クールな御曹司は傷心令嬢を溺愛で包む~運命に抗いたかったけど、この最愛婚は想定外です~
「あ…っ」

首筋に唇を這われ途端に甘い声を漏らしてしまう私に、もっと聞かせろとのばかりに熱い唇が私の肌を愛撫していく。

一糸まとわぬ姿にされても、昂った身体はなおも火照り続け、雅己さんの淫らな手の動きに汗を滲ませる。

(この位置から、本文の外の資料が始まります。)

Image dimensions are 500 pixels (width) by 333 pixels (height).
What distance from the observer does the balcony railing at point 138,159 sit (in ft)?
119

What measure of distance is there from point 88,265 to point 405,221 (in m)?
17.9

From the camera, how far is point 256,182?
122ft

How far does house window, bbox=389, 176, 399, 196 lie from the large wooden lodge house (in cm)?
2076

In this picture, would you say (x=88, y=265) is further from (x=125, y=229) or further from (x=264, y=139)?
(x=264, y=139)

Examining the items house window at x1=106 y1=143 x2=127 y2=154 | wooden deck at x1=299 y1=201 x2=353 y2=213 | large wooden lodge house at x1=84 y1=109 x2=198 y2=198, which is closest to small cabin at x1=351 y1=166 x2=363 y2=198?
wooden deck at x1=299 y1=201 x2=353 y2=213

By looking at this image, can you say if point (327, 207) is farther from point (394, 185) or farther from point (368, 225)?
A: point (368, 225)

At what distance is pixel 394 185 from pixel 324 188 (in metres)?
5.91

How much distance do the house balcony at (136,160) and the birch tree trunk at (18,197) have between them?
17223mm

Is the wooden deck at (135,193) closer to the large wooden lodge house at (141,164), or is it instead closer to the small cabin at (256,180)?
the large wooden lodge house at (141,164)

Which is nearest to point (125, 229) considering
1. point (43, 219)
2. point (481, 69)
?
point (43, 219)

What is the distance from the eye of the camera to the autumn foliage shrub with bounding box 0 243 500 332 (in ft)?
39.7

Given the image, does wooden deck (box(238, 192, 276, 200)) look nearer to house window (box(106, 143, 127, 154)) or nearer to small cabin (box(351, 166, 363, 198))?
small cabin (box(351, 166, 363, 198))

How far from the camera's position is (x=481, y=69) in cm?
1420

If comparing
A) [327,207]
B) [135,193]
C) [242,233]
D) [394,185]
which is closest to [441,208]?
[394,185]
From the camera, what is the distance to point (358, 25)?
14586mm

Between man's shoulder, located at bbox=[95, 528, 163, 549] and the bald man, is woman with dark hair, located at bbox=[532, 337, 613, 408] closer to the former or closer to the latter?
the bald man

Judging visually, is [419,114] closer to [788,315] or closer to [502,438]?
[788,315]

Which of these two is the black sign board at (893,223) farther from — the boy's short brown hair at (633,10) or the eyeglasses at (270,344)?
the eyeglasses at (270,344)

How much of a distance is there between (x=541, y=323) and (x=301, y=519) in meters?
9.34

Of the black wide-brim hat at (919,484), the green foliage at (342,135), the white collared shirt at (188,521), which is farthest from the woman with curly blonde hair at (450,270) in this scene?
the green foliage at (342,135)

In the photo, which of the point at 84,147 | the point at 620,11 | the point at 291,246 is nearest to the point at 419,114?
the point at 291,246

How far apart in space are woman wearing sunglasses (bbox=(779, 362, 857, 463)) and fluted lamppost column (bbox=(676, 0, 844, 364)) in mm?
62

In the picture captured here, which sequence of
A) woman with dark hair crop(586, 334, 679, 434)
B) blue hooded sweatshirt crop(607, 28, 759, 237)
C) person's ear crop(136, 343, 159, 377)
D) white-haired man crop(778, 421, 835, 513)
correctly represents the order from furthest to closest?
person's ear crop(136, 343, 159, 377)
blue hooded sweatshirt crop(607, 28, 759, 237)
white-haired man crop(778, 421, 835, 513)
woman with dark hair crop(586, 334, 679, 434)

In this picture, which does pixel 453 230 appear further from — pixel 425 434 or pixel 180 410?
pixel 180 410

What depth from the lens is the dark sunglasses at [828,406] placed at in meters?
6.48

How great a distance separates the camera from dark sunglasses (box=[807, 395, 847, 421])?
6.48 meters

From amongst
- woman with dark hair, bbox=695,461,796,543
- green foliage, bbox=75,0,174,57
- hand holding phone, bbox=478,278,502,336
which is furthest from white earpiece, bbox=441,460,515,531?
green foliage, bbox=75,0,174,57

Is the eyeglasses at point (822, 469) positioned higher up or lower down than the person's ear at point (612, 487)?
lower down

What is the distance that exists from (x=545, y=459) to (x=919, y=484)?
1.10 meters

けれども、シャツを脱ぎ捨て覆いかぶさってきた逞しい身体は、それ以上に熱かった。

濃厚なキスを施されながら、すっかり雅己さんに染められきった私は、今まさに押し寄せようとしている快楽に眩暈を覚えるほどの昂りを感じ、目をうっとりと閉じる。

「芽衣子…」

ひどく掠れた声。

それが示しているのは、私を貪欲に求める雄の欲望。

甘い甘い陶酔に蕩けそうになりながら、

「っあ…」

私は押し入ってくる欲望の塊に声を漏らした。

私だって渇望していた。
だってこの身体は雅己さんに花開かれて、この先何年、何十年も、彼のために熟していくのだから。